The artistic vision in a movie is what’s on the screen. Nothing more, and nothing less. How far does this go? Does Scorsese get to tell us not to see his movies in modern theaters with reclining seats?
These objections may sound extreme, but really, I do not get for the life of me why the moviegoing experience is so sacred, especially now that our living rooms are getting better and better at presenting movies. No, I don’t have a full size 32-feet-by-18-feet screen, but what of it? One of the best movies I’ve watched in the last year is Hugo, by none other than Martin Scorsese. Am I to believe that my experience watching it was so much the worse because I didn’t see it in a theater but in my own home? And when I hit the ‘pause’ button at home, am I really disrespecting the artistic intention of the filmmaker?

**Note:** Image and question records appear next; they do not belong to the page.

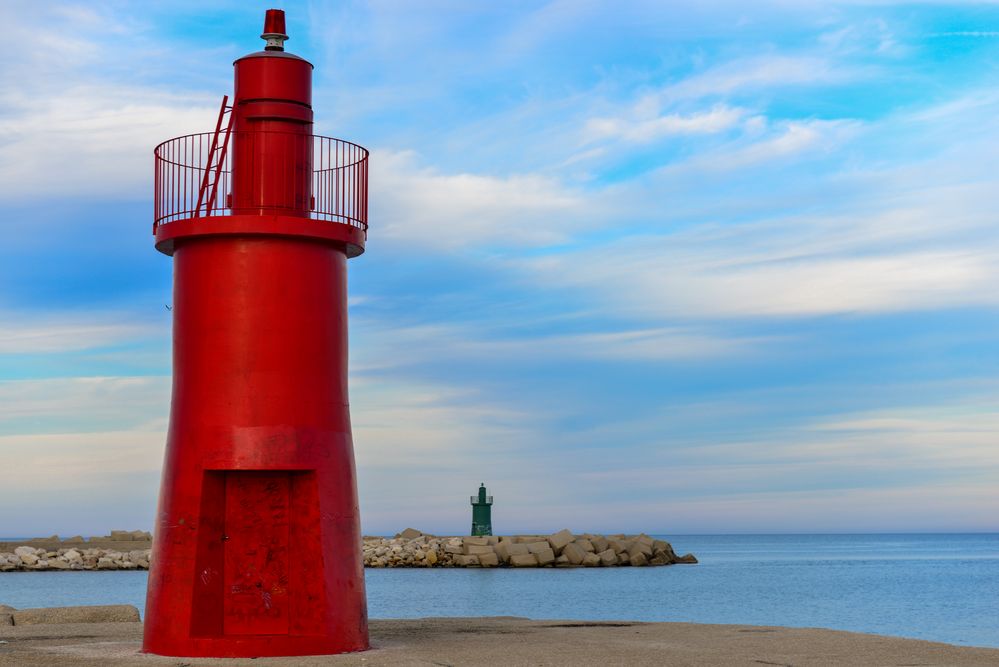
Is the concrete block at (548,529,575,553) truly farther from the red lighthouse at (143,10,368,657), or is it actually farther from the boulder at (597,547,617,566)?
the red lighthouse at (143,10,368,657)

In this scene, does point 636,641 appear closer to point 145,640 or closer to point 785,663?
point 785,663

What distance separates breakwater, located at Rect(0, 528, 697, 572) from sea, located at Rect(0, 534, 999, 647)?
0.61m

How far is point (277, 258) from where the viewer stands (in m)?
12.8

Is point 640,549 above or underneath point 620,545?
underneath

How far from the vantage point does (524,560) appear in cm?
5941

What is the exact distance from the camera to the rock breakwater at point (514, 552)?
59.9 metres

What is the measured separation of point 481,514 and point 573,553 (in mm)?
6667

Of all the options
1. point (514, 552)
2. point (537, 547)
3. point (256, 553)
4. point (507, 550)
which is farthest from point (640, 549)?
point (256, 553)

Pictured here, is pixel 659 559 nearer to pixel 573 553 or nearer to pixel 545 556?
pixel 573 553

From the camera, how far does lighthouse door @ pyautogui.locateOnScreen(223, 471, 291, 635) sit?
41.8 ft

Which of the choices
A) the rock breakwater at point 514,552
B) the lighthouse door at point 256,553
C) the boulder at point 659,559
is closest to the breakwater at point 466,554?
the rock breakwater at point 514,552

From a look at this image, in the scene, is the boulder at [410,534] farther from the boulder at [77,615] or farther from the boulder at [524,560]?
the boulder at [77,615]

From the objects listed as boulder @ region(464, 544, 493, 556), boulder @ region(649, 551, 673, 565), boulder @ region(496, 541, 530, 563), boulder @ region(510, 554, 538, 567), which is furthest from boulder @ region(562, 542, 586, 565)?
boulder @ region(649, 551, 673, 565)

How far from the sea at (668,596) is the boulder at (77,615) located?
1318 cm
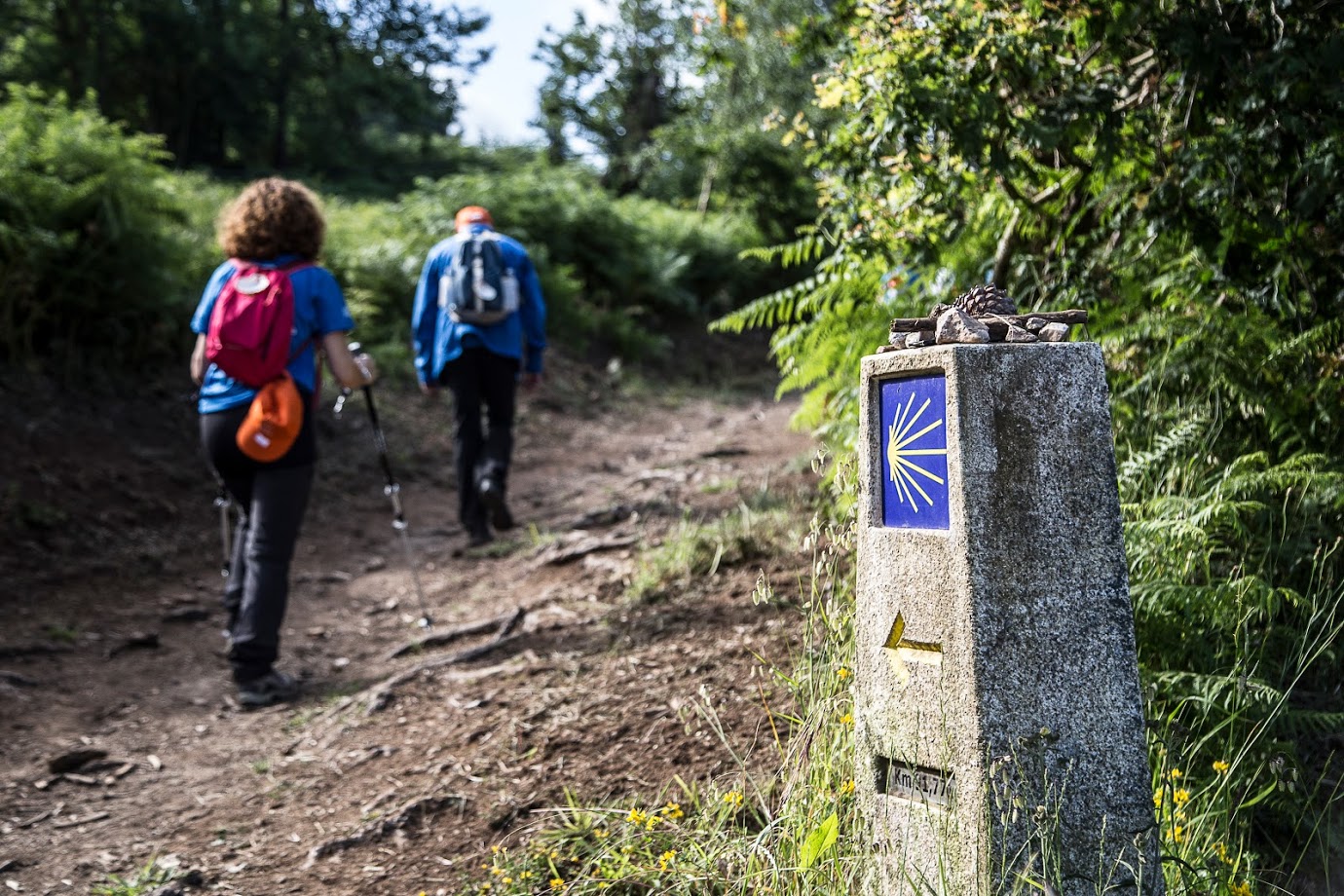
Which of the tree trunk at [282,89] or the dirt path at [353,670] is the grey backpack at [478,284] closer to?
the dirt path at [353,670]

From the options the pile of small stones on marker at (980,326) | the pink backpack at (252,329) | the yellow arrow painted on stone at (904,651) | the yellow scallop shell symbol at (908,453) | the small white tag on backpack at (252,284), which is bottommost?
the yellow arrow painted on stone at (904,651)

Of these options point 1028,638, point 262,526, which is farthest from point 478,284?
point 1028,638

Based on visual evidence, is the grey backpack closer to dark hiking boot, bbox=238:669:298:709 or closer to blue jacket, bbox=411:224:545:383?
blue jacket, bbox=411:224:545:383

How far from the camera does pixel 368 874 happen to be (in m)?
3.07

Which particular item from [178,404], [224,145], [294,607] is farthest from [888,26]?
[224,145]

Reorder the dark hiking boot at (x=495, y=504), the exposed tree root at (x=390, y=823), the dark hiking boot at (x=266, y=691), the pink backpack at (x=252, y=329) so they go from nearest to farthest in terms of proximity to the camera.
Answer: the exposed tree root at (x=390, y=823)
the pink backpack at (x=252, y=329)
the dark hiking boot at (x=266, y=691)
the dark hiking boot at (x=495, y=504)

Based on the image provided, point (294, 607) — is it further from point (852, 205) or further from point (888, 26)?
point (888, 26)

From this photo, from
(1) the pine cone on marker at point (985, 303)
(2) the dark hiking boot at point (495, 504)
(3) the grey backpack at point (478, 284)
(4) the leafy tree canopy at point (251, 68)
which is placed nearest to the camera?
(1) the pine cone on marker at point (985, 303)

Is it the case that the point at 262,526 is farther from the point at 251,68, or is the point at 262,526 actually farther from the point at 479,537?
the point at 251,68

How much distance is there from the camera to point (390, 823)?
3.32m

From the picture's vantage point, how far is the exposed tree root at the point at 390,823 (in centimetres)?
327

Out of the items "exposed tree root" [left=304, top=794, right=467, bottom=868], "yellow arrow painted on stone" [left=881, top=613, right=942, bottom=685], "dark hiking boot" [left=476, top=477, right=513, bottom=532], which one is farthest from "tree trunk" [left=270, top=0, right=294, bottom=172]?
"yellow arrow painted on stone" [left=881, top=613, right=942, bottom=685]

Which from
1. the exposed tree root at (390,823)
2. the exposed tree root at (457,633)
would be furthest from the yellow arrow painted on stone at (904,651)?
the exposed tree root at (457,633)

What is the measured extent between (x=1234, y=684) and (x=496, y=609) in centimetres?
371
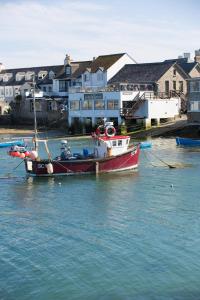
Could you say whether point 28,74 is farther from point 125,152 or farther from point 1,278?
point 1,278

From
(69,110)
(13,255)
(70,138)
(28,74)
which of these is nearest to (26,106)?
(28,74)

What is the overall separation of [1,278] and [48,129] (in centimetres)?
6430

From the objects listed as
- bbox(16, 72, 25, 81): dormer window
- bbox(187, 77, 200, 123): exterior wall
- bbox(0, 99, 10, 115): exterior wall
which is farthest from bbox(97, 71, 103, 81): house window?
bbox(16, 72, 25, 81): dormer window

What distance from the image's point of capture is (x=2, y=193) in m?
33.2

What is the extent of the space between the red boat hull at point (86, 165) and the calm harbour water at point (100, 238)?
94 centimetres

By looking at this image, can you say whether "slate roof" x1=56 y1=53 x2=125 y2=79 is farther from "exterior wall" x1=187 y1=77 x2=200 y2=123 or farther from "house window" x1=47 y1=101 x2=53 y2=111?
"exterior wall" x1=187 y1=77 x2=200 y2=123

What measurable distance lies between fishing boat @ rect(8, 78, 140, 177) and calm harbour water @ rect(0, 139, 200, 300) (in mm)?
1081

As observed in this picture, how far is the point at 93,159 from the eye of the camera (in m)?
39.0

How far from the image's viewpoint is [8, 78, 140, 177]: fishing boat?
38.2 m

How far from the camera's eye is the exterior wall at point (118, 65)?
267 feet

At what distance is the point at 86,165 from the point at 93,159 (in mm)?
681

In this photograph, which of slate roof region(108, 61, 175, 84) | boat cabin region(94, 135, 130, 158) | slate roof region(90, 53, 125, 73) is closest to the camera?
boat cabin region(94, 135, 130, 158)

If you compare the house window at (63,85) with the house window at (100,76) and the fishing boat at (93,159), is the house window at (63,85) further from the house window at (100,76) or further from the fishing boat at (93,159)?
the fishing boat at (93,159)

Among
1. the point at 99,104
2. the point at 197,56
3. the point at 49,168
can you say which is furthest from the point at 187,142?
the point at 197,56
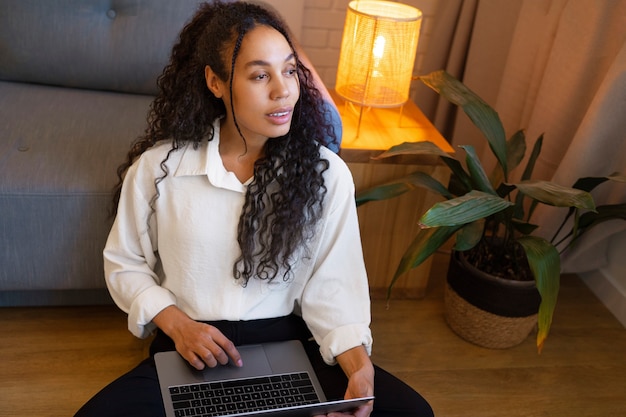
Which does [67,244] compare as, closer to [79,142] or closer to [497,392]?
[79,142]

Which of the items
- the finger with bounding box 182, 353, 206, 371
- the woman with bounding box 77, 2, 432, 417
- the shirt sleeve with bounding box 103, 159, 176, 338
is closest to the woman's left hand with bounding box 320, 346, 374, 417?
the woman with bounding box 77, 2, 432, 417

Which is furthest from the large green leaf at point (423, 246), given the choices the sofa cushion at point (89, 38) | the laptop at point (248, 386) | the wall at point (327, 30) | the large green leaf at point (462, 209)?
the wall at point (327, 30)

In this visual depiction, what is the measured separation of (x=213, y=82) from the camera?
121cm

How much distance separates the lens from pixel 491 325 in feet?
5.73

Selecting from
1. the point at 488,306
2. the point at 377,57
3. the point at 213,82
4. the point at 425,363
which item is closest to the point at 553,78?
the point at 377,57

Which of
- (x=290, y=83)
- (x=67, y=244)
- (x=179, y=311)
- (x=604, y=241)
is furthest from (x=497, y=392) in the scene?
(x=67, y=244)

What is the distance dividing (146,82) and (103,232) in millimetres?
495

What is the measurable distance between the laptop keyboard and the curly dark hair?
0.62 feet

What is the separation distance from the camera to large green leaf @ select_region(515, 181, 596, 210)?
54.5 inches

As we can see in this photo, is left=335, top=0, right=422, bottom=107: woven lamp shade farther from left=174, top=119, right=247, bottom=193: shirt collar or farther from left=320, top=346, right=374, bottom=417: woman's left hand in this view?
left=320, top=346, right=374, bottom=417: woman's left hand

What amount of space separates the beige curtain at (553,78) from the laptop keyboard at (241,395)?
3.12ft

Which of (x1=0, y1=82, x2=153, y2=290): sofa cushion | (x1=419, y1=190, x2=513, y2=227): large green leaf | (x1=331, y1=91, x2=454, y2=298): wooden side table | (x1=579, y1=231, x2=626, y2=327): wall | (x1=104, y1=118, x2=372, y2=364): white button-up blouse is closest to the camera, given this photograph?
(x1=104, y1=118, x2=372, y2=364): white button-up blouse

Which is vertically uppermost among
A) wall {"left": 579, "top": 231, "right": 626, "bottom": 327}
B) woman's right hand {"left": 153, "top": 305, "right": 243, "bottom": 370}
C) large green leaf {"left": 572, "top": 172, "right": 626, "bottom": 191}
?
large green leaf {"left": 572, "top": 172, "right": 626, "bottom": 191}

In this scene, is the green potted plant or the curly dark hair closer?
the curly dark hair
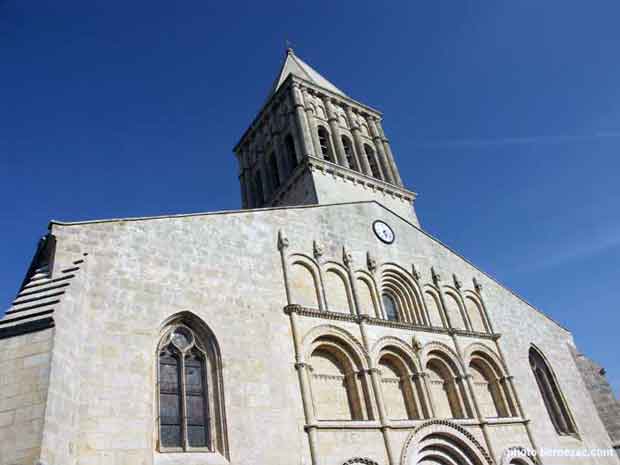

Anyway, yes, I feel that long movies should have intermissions, and moreover, that they should be constructed to put the intermission in a good place, story-wise. If they don’t want to do that, fine…but then I’m almost certainly not sitting through a movie that long at the theater again. For me, biology tends to trump artistic vision. Movies are an art, yes, and they are a wonderful art. But they are not an art that demands a unique degree of unbroken immersion in the experience, any more than one must read The Brothers Karamazov in one sitting to get the full Dostoevsky experience.